_Arbeitsauftrag A_: Seit welchem Jahr ist Elisabeth Westphal laut dem Textauszug über Wildkräuter bei der Grünen Liga Berlin als Kräuteraktivistin im Einsatz?
_Arbeitsauftrag B_: Gib den Abschnitt des Textauszugs über Wildkräuter wortgetreu wieder, der mit den Worten „Brennnessel und Ackerschachtelhalm“ beginnt und mit „Sauerampfer und Höllenkraut.“ endet.
───── Textauszug
Brennnessel und Ackerschachtelhalm
Sie ist nicht die Einzige: Ernährungsberaterin Elisabeth Westphal ist bei der Grünen Liga Berlin seit 2001 als Kräuteraktivistin im Einsatz. Schon als Kind in Radebeul hat sie sich auf Wiesen von der Hand in den Mund ernährt. Heute zupft sie bei ihren Kräutertouren, aber auch beim morgendlichen Joggen hier ein bisschen Brennnessel, da ein wenig Ackerschachtelhalm. Auch an Bäumen kommt sie nicht vorbei. Elisabeth Westphal: "Die seitlichen jungen Triebe der Sommerlinde haben einen wunderbaren Geschmack." Im Frühjahr, wenn die Blätter noch zartgrün sind, ist die Buche ein wundervoller Durstlöscher. Und Gingko mit viel Vitamin C kann man die ganze Saison über essen. Neben bekannten Wildkräutern wie Löwenzahn sucht sie auch nach Malve, Frauenmantel, Spitzwegerich, Hirtentäschel, Sauerampfer und Höllenkraut.
──────────
───── Datensätze
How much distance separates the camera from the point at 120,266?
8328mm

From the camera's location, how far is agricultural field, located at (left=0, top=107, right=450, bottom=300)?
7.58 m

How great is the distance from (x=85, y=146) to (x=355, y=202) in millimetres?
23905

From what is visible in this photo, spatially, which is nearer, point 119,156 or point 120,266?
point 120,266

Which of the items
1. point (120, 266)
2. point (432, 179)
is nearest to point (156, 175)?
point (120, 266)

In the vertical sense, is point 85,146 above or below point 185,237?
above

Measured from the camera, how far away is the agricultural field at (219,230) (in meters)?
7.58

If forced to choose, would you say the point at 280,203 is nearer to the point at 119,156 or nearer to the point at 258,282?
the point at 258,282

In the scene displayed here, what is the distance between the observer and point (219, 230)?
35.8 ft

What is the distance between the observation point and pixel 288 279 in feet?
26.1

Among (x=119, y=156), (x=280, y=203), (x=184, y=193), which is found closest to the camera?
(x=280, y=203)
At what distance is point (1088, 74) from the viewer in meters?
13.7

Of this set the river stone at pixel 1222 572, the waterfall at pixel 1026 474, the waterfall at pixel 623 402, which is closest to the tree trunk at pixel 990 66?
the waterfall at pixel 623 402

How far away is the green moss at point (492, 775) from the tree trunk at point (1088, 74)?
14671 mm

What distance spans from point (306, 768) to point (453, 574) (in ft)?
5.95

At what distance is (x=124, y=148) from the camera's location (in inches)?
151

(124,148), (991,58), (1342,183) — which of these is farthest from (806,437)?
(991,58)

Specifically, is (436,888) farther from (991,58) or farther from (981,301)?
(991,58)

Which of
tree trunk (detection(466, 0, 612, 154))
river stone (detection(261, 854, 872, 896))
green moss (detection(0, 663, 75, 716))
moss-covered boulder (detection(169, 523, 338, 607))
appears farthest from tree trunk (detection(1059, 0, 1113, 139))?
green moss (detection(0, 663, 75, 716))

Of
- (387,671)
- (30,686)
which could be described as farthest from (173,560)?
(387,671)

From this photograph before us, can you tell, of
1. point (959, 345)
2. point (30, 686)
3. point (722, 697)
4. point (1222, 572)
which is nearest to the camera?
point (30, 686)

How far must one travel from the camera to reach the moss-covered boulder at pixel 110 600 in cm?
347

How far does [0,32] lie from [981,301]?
──────────
_Vollständige Ausgabe A_: Seit 2001.

_Vollständige Ausgabe B_:
Brennnessel und Ackerschachtelhalm
Sie ist nicht die Einzige: Ernährungsberaterin Elisabeth Westphal ist bei der Grünen Liga Berlin seit 2001 als Kräuteraktivistin im Einsatz. Schon als Kind in Radebeul hat sie sich auf Wiesen von der Hand in den Mund ernährt. Heute zupft sie bei ihren Kräutertouren, aber auch beim morgendlichen Joggen hier ein bisschen Brennnessel, da ein wenig Ackerschachtelhalm. Auch an Bäumen kommt sie nicht vorbei. Elisabeth Westphal: "Die seitlichen jungen Triebe der Sommerlinde haben einen wunderbaren Geschmack." Im Frühjahr, wenn die Blätter noch zartgrün sind, ist die Buche ein wundervoller Durstlöscher. Und Gingko mit viel Vitamin C kann man die ganze Saison über essen. Neben bekannten Wildkräutern wie Löwenzahn sucht sie auch nach Malve, Frauenmantel, Spitzwegerich, Hirtentäschel, Sauerampfer und Höllenkraut.